When women with PVD become pregnant, they are understandably worried about the impact the new condition will have on their genital pain. Their worst fears are that they will not be able to give birth naturally, and that anatomical changes brought about by labor will worsen their symptoms forever. Based on the clinical experience of Ob-Gyn professionals who have an interest in the management of genital pain, there are no changes in the intensity or occurrence of PVD-related pain during pregnancy, nor changes in the characteristics of pain afterwards. Clinical data on this matter is sparse, however one author reports that 30% of women report improvement against 40% who report no change during and after pregnancy. Certainly, genital pain does not interfere with or prevent natural childbirth. It is also worth remembering that most medications used to treat PVD are not considered risky during pregnancy, and there is no need to interrupt a treatment that’s already working.
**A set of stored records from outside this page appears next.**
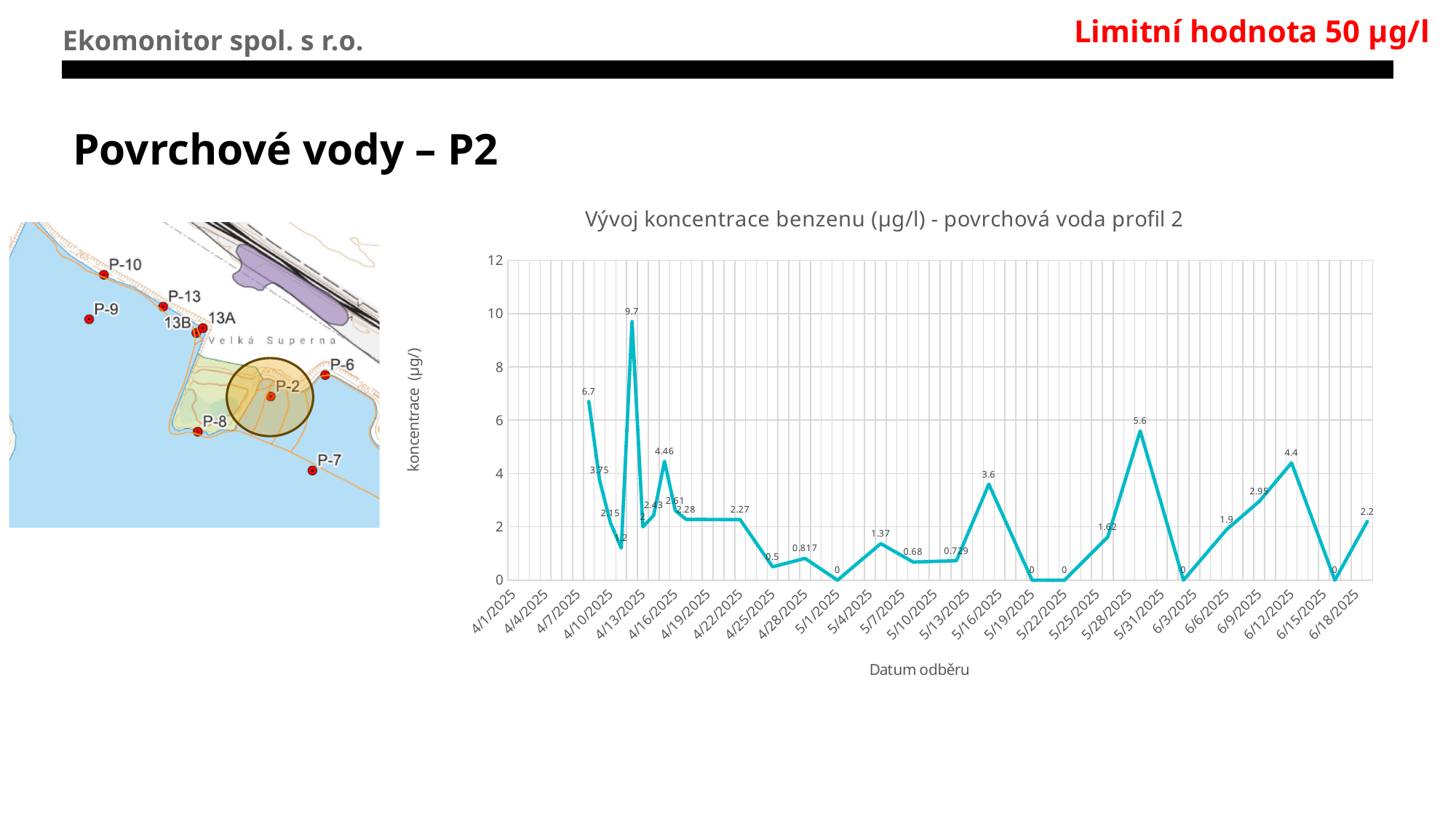
Is the highest value on the chart greater or less than 8? greater What is the difference between the peaks labelled 5.6 and 4.4? 1.2 What is the title of the chart? Vývoj koncentrace benzenu (µg/l) - povrchová voda profil 2 What type of chart is shown on the slide? line chart What is the highest benzene concentration value plotted on the chart? 9.7 What is the difference between the highest value (9.7) and the last value (2.2)? 7.5 Which is larger, the peak labelled 5.6 or the peak labelled 4.46? 5.6 What is the value of the first data point on the chart? 6.7 What is the label of the x axis of the chart? Datum odběru What is the value of the last data point on the chart (around 6/18/2025)? 2.2 Comparing the first data point to the last data point, did the concentration rise or fall? fall What is the lowest benzene concentration value plotted on the chart? 0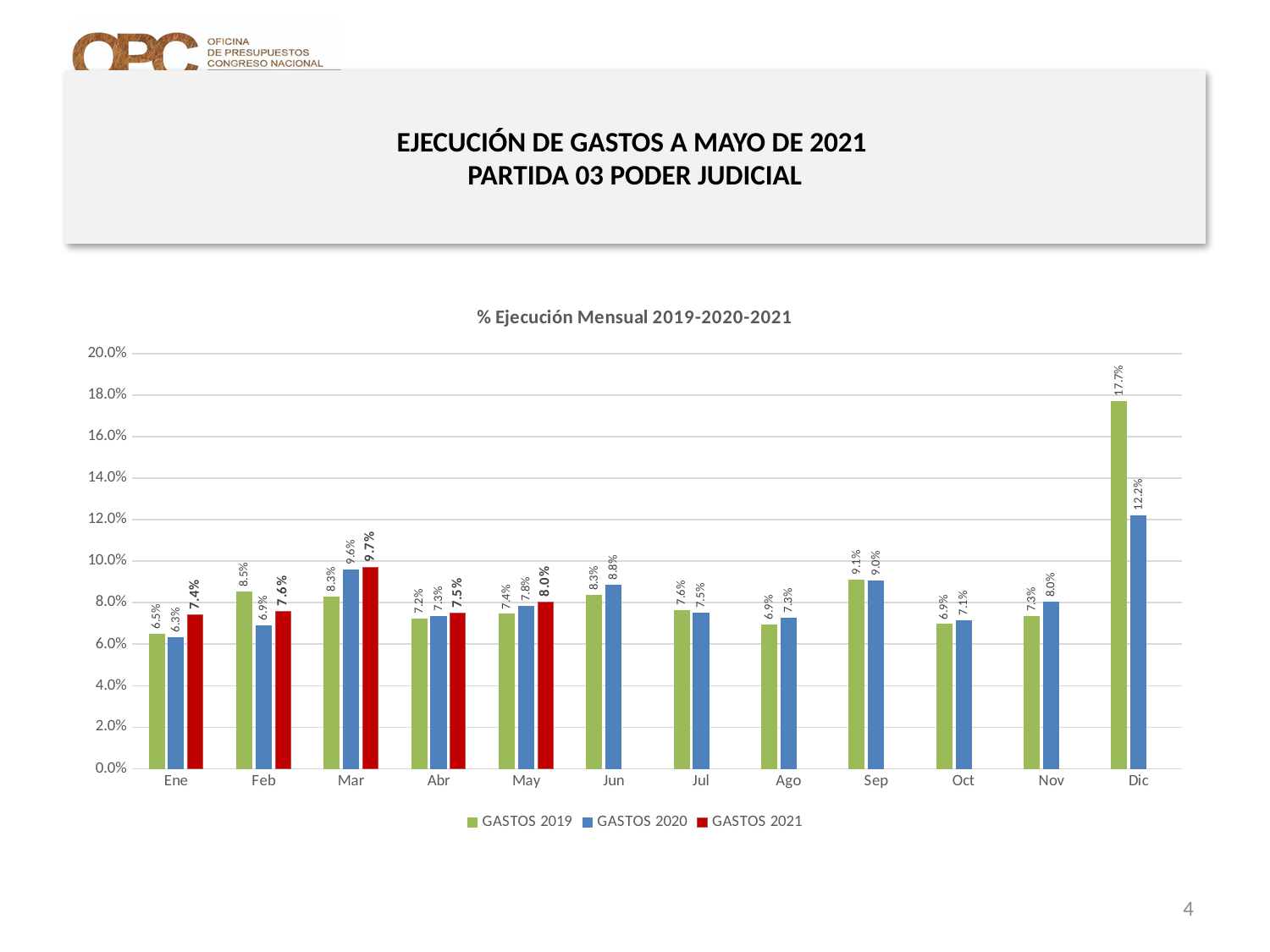
What kind of chart is shown on the slide? Bar chart Which month has the highest value for GASTOS 2020? Dic Which month has the lowest value for GASTOS 2020? Ene Is the value for GASTOS 2019 in Dic greater or less than 16.0%? greater What is the value for GASTOS 2019 in Dic? 17.7% How many series does the legend list? 3 How many months are shown on the x axis? 12 What is the title of the chart? % Ejecución Mensual 2019-2020-2021 What is the value for GASTOS 2020 in Nov? 8.0% What is the value for GASTOS 2021 in Mar? 9.7% What is the difference between GASTOS 2019 and GASTOS 2020 in Dic? 5.5% Which is larger in Feb: GASTOS 2019 or GASTOS 2020? GASTOS 2019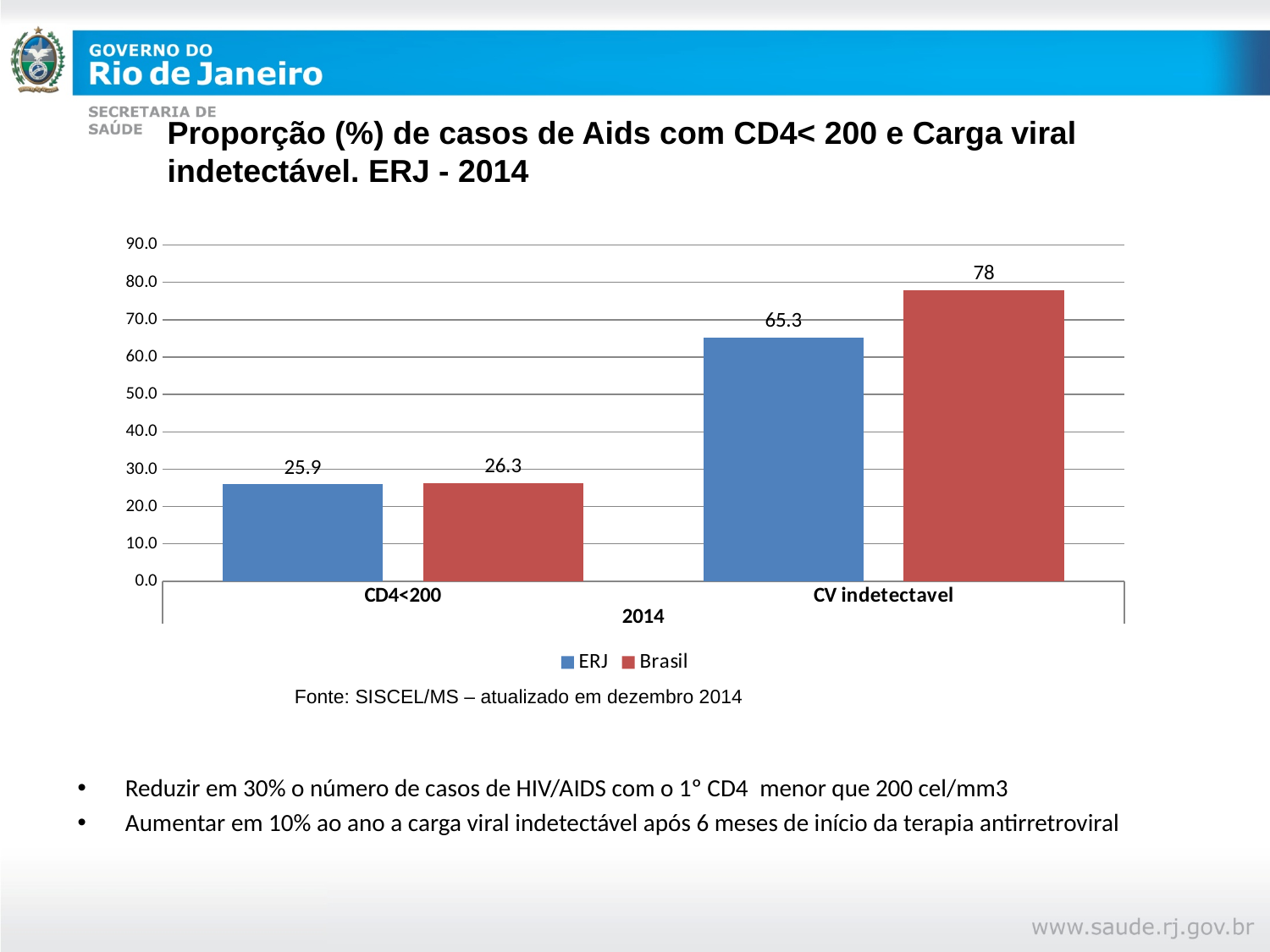
What is the value for Brasil in the CV indetectavel category? 78 Is the value for ERJ in the CV indetectavel category greater or less than 60.0? greater What kind of chart is shown on the slide? Bar chart How many categories are shown on the x axis? 2 What is the value for ERJ in the CD4<200 category? 25.9 Which bar has the lowest value on the chart? ERJ, CD4<200 Which bar has the highest value on the chart? Brasil, CV indetectavel How many series does the legend list? 2 Which is larger in the CV indetectavel category, ERJ or Brasil? Brasil What is the value for ERJ in the CV indetectavel category? 65.3 What is the value for Brasil in the CD4<200 category? 26.3 What is the difference between the Brasil and ERJ values in the CV indetectavel category? 12.7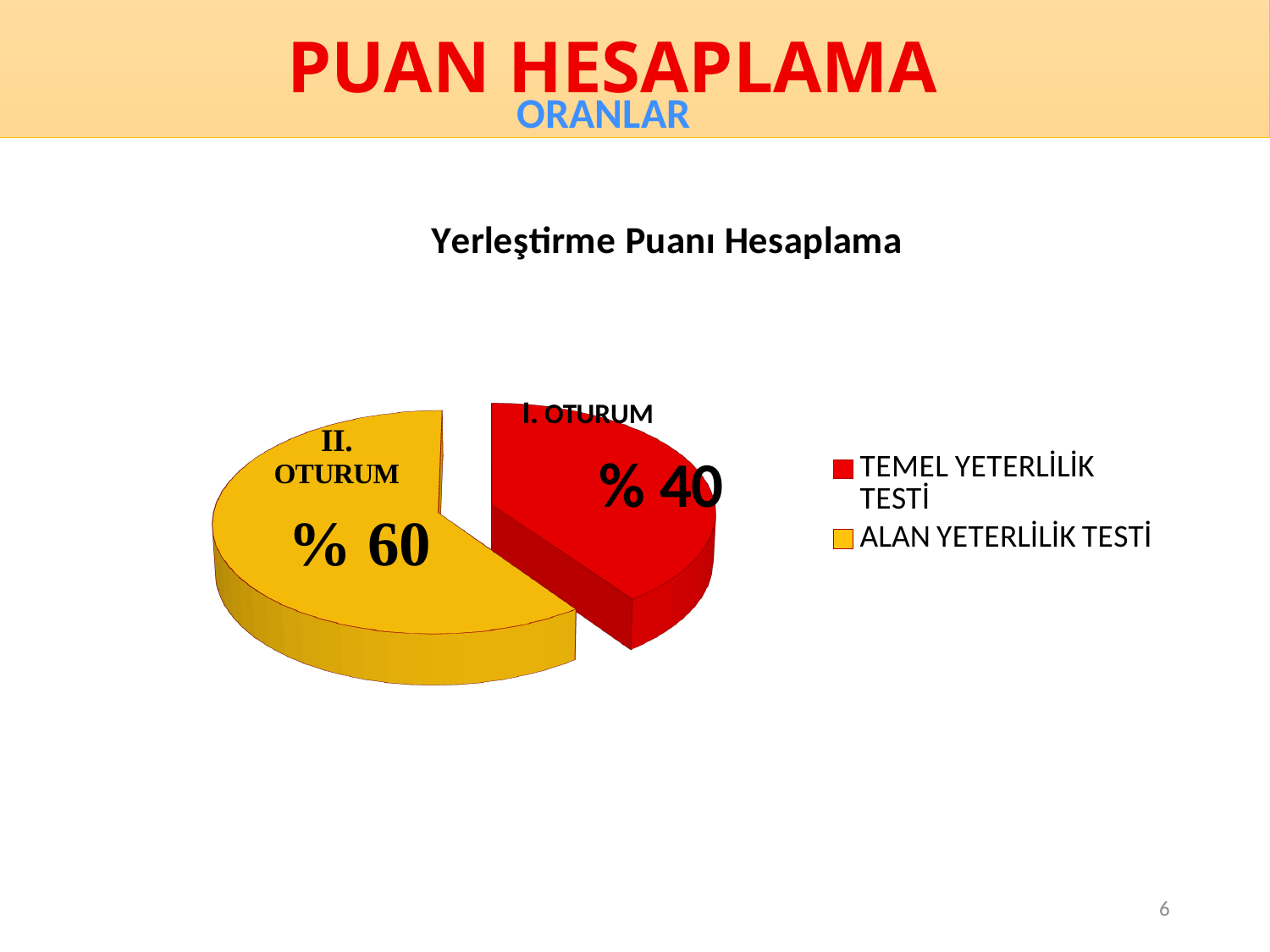
What share of the pie does the ALAN YETERLİLİK TESTİ slice represent? % 60 What value is shown for the I. OTURUM slice? % 40 What kind of chart is shown on the slide? pie chart How many entries does the legend list? 2 Which legend entry corresponds to the red slice? TEMEL YETERLİLİK TESTİ Which is larger, the I. OTURUM slice or the II. OTURUM slice? II. OTURUM Which slice is the smallest? I. OTURUM Which slice is the largest? II. OTURUM How many slices does the pie chart have? 2 What value is shown for the II. OTURUM slice? % 60 What is the chart's title? Yerleştirme Puanı Hesaplama What is the difference between the II. OTURUM and I. OTURUM values? % 20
On the other hand, women with PVD who become pregnant, like every other pregnant woman, have to deal with changes in their bodies that can trigger genital pain. For instance, as the baby grows, the weight forces the lower spine into an unnatural position to compensate. The growing fetus will also put additional pressure on the muscles of the pelvic floor.

In both cases, back pain and pelvic pressure may not necessarily trigger PVD, but may have a negative effect by adding overall discomfort and pain. It is important for patients to learn about safe painkillers or other forms of relief such as physical therapy or yoga, which can be of great help.  

During pregnancy, it is common to develop varicose veins on the legs, and by the third trimester these may appear on the external genitalia. They are not harmful and usually resolve spontaneously after childbirth, but they do provoke swelling, a sense of heaviness and fatigue while walking. To ease the discomfort of varicose veins, patients should wear support stockings, underwear, or belts that are specially designed to help pregnant mothers, and should also learn techniques such as resting with the legs elevated, taking long, easy walks and remaining within weight-gain limits. 

Labor and delivery must be handled according to the advice of the attending obstetrician. About one month after giving birth, which is the time genitals need to go back to their pre-pregnancy state, women with painful sexual intercourse should resume the Kegel exercises to strengthen the muscles, provide adequate support to the uterus and avoid spasms.